Woher stammt die Bezeichnung „Kreißsaal“?

Tatsächlich ist der Name „Kreißsaal“ Programm: Das Wort leitet sich nämlich nicht vom runden Kreis ab, sondern vom mittelhochdeutschen Verb „kreißen/krizen“, was so viel wie „stöhnen“ oder „schreien“ (während der Wehen) bedeutet.

Welche Möglichkeiten zur Entbindung bietet ein Kreißsaal?

In den meisten Krankenhäusern haben werdende Eltern im Rahmen einer „Kreißsaal-Besichtigung“ oder eines „Elternabends“ die Möglichkeit, sich den Kreißsaal bereits vor der Geburt in Ruhe anzuschauen und an die Hebammen vor Ort die eine oder andere Frage zu stellen. So bekommen sie einen ersten Eindruck davon, was sie während der Geburt erwartet. Nicht selten testen die Mütter und Väter in spe die Ausstattung vorab und neben schon einmal probehalber in der Geburtswanne Platz. Der Klassiker zur Entbindung ist zweifelsohne das Entbindungsbett. Aber auch alternative Geburtsmethoden sind möglich.

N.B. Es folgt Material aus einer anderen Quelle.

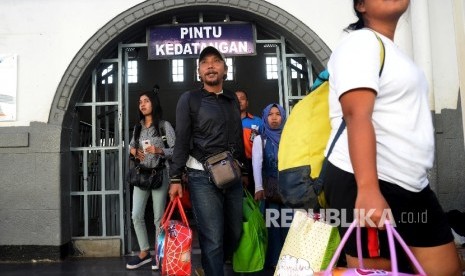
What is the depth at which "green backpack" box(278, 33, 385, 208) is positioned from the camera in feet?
5.41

Viele Kreißsäle bieten zum Beispiel einen Geburtshocker oder die Möglichkeit einer Wassergeburt an.

Welche weiteren Ausstattungsmerkmale sind typisch für einen Kreißsaal?

Ein Kreißsaal verfügt über zahlreiche Möglichkeiten, um sich zwischen den Wehen, den sogenannten Wehenpausen, zu entspannen. Beliebter Einrichtungsgegenstand dafür ist der Pezziball, auf dem Schwangere bequem sitzen und ihr Becken in kreisenden Bewegungen entspannen können. Hängeseile und Sprossen werden dagegen gern genutzt, um während der Wehen eine Stütze zu haben und so den Rücken zu entlasten. Natürlich verfügen die Räume außerdem über medizinisches Equipment. Hier kann der behandelnde Arzt oder die Hebamme zum Beispiel ein CTG schreiben und das Kind nach der Geburt erstversorgen.